Lo speciale interesse quindi che l’incontro dei Pastori della Chiesa ha dedicato a questo particolare e specifico angolo del Mondo (l’area interessata dal corso del Rio delle Amazzoni, le peculiarità, l’imponente bacino idrico che si distende lungo spazi territoriali di ben otto nazioni dell’America meridionale e l’estensione della superficie di circa 7.050.000 Kmq) si è sviluppato ed è stato sospinto anche dalla stringente necessità di corrispondere al soccorso, sollecitato dalle diverse etnie colpite da deforestazione selvaggia in quell’ampia , necessaria e preziosa zona verde del Mondo, quella cioè che Papa Francesco ha con molta efficacia descritto come il “Polmone di foreste vitale per il Pianeta”.
La mobilitazione per l’Amazzonia, specifico luogo di interesse per tutta l’umanità, ha costituito il grande contributo di questo Sinodo. Questo fatto ha reso possibile l’unione di tutti i popoli e continenti in una unica, significativa voce, costituendo un imperativo categorico per lo spegnimento dell’inammissibile incendio, non solo del grande patrimonio ecologico, ma anche del genio degli indios, e dell’equilibrio su cui si regge ogni forma vivente sulla Terra. Dunque, “la casa brucia” vale nel pieno significato letterale, ma anche in quello più propriamente metaforico del termine.

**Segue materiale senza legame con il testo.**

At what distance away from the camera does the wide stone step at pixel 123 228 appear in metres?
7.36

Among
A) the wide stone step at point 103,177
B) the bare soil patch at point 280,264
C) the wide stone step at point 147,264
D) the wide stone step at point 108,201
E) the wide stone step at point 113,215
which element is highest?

Sotto questo profilo il Papa ha affermato: “Il fuoco appiccato da interessi che distruggono, come quello che recentemente ha devastato l’Amazzonia, non è quello del Vangelo”….Il fuoco della missione riscalda senza divorare poiché “quando senza amore e senza rispetto si divorano popoli e culture non è fuoco di Dio ma del mondo”…Da qui lo scarto incolmabile tra l’evangelizzazione e la colonizzazione.[1] Nel solo Stato del Brasile, infatti, sono stati numerati ben 95.000 incendi accesi nei mesi successivi all’insediamento dell’attuale presidenza, e la distruzione della foresta e delle specie protette del Continente ha probabilmente assunto proporzioni mai prima di oggi raggiunte, se è vero che è passata dall’estensione di Kmq 3.200 del 2018 a ben 6.404 Kmq del 2019.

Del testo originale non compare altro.